As Google continues to get smarter with its algorithm, its latest predictive method in identifying duplicate content within the site has got more challenging. Google is now seeing URLs with similar pattern URL structure as possible duplicate content, which means if you own a website with multiple similar URL patterns, Google may deem the content as duplicate. Even if each of the content is uniquely written, URLs that are similar, it is best to revisit those pages and optimize the URL structure properly for Google to understand the content better, so it will not be left out when indexing.

In a recent SEO hangout on March 5th, Google’s John Mueller was asked by a site owner, Ruchit Patel, about why 1000s of his URLs were not being indexed correctly. 
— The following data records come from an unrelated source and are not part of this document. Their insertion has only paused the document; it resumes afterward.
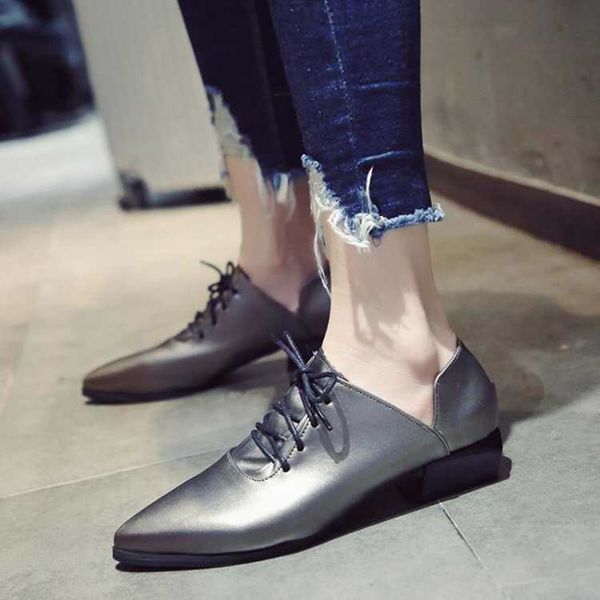 vangull new women oxfords shoes fashion shiny metal color red silver pu leather lace up upper cut ladies casual derby shoes 2019, Black
vangull new women oxfords shoes fashion shiny metal color red silver pu leather lace up upper cut ladies casual derby shoes 2019, Black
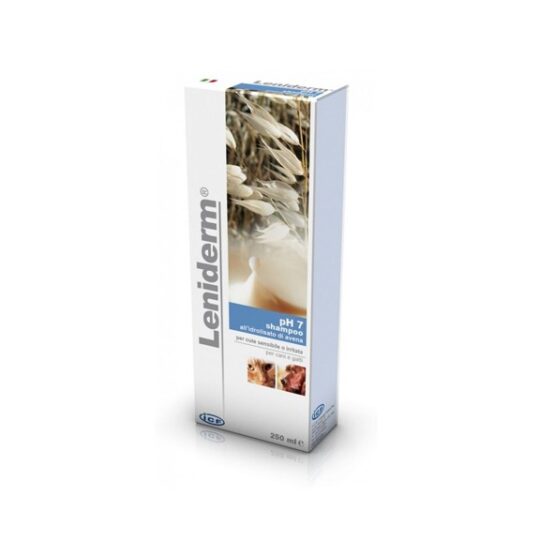 leniderm shampoo 250ml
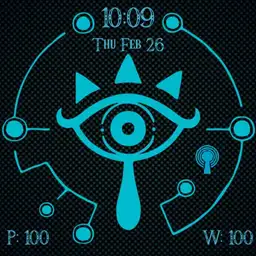 Zelda Sheikah slate graphite Copy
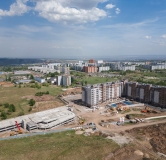 Ход строительства дома № 3.3, блок 1-3 в ЖК Мята -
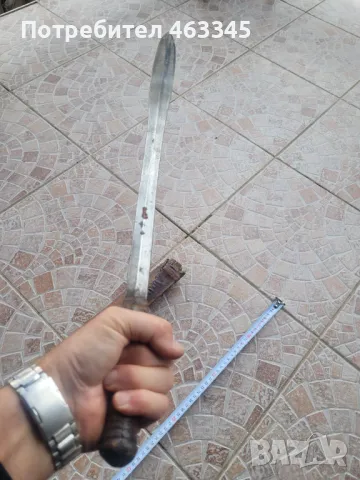 Сабя, палаш, ятаган каракулак, нож, снимка 6 - Антикварни и старинни предмети - 48994385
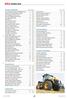 Contents Driving impression. Used machinery. Livestock equipment. Practical test. Tractor test. Issue Page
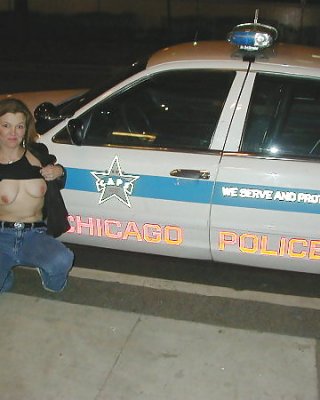 Police Car Flashing II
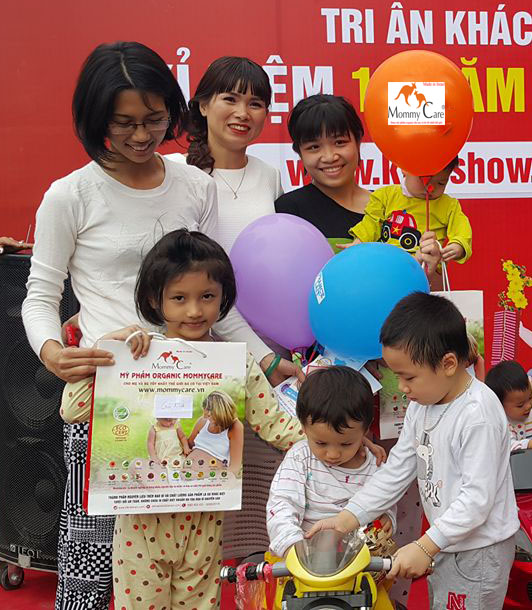 Kidshow lựa chọn Mommycare cho các giải thưởng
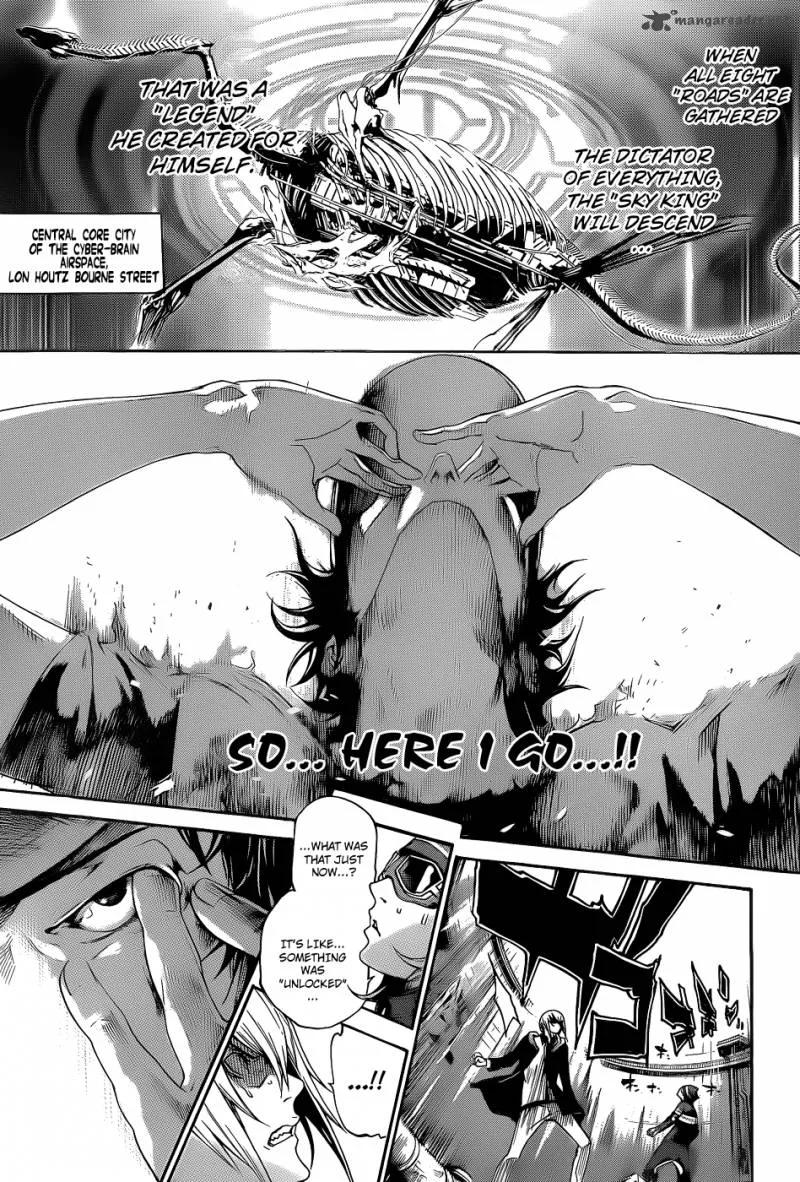 Air Gear Chapter 332 page 9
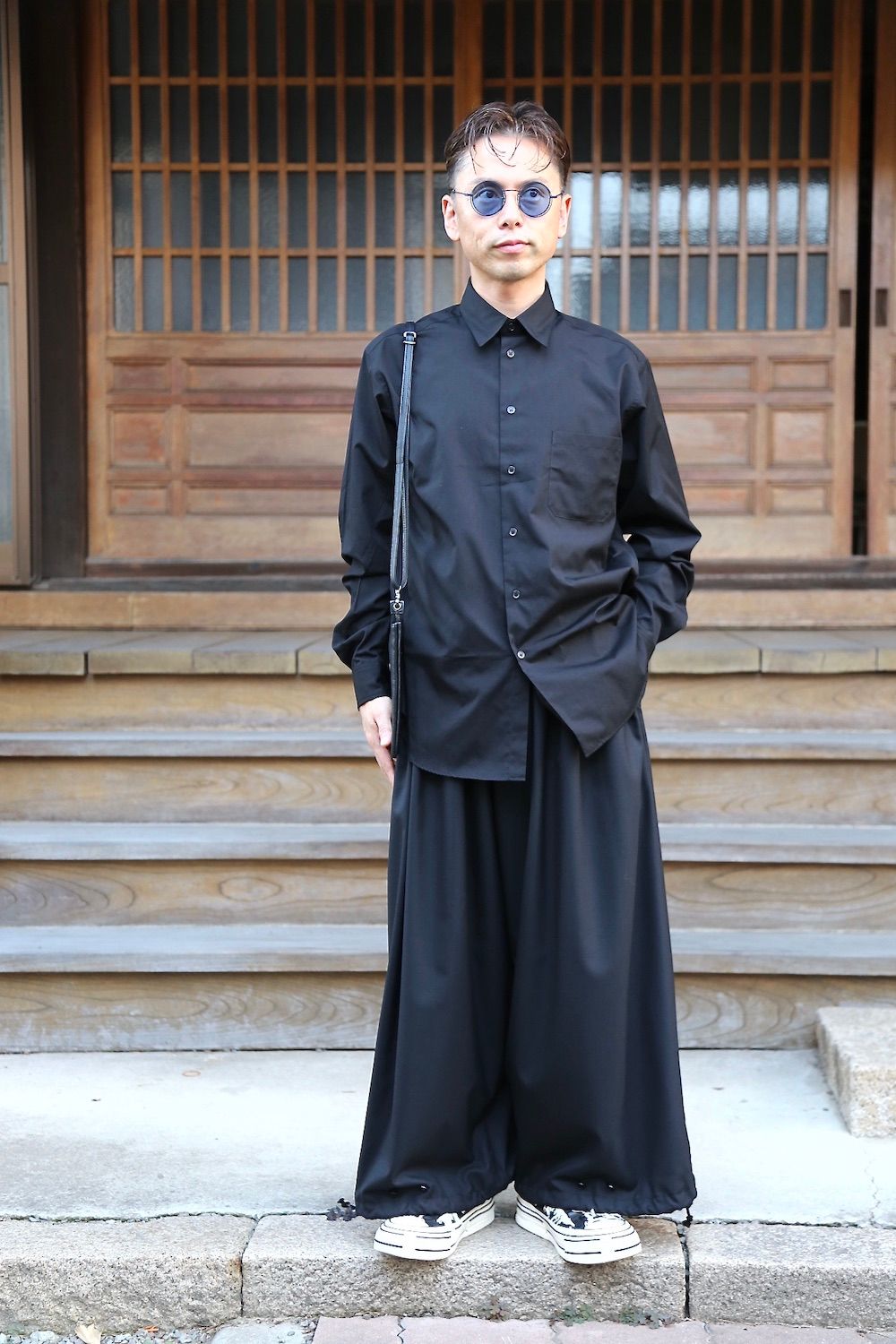 yohji yamamoto オーバーオール ワイドパンツ ヨウジヤマモトy's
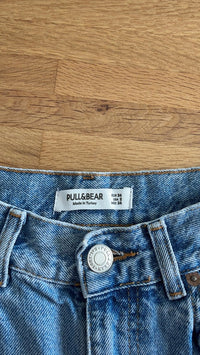 Jeans droit Pull&bear - Fr 34 - Light-blue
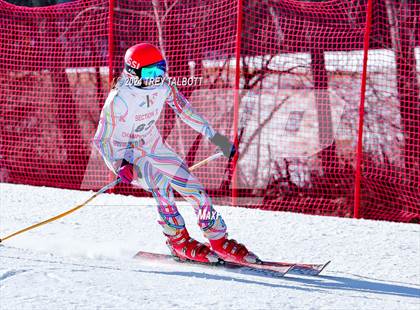 Thumbnail 3 in NYSPHSAA Section V Class A & B Giant Slalom Final (Second Run) photogallery.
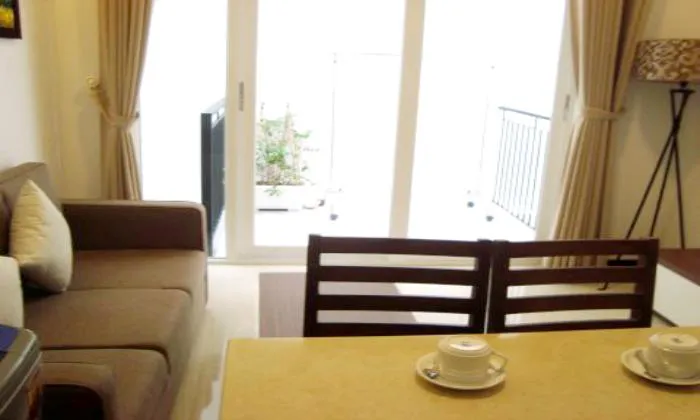 New One Bedroom Serviced Apartment in Thao Dien District 2, HCMC 50sqm 500 USD/month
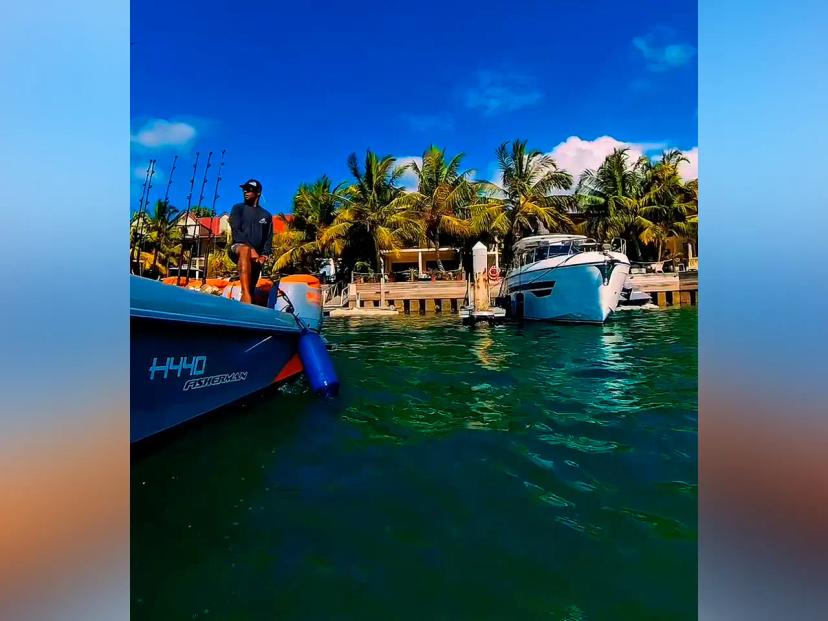 BoomBastic Chapters Seychelles - Fishing charter in Seychelles: shark, sailfish and an active bite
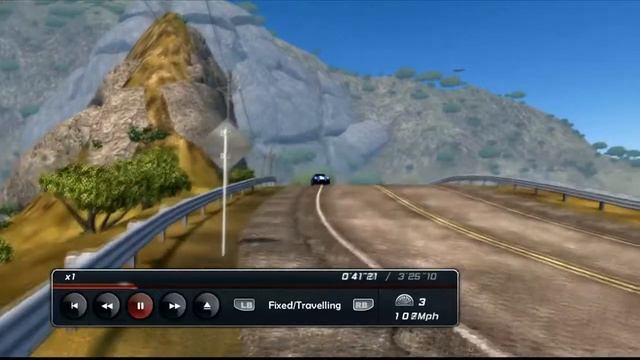 TDU2 - LordMCG - Shelby Cobra Daytona Coupe Hawaii 2 Wrecked Car Close up
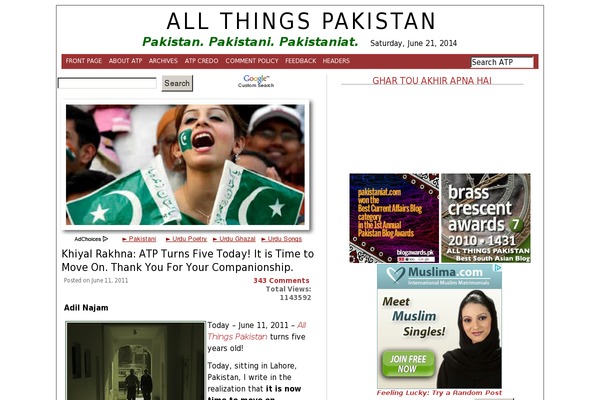 Site using Democracy plugin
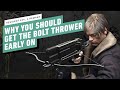 Resident Evil 4: Why You Should Get the Bolt Thrower Early (and Save Ammo!)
John Mueller responded, “What tends to happen on our side is we have multiple levels of trying to understand when there is duplicate content on a site. And one is when we look at the page’s content directly and we kind of see, well, this page has this content, this page has different content, we should treat them as separate pages.

The other thing is kind of a broader predictive approach that we have where we look at the URL structure of a website where we see, well, in the past, when we’ve looked at URLs that look like this, we’ve seen they have the same content as URLs like this. And then we’ll essentially learn that pattern and say, URLs that look like this are the same as URLs that look like this.”

Mueller explained that if Google does not crawl or index a URL because it thinks a page is a duplicate version of another page based on a similar URL. And in January, Mueller also brought up that duplicate content (to some degree) will not affect your search ranking as Google understands that some pages will have a certain amount of duplicate content especially sites like eCommerce, and Google’s algorithm is built to handle a certain situation like this. Do not feel alarmed that if Google did not crawl or index some of your webpages, it is penalizing you for duplicate content but rather being skipped for now until it understands the content better.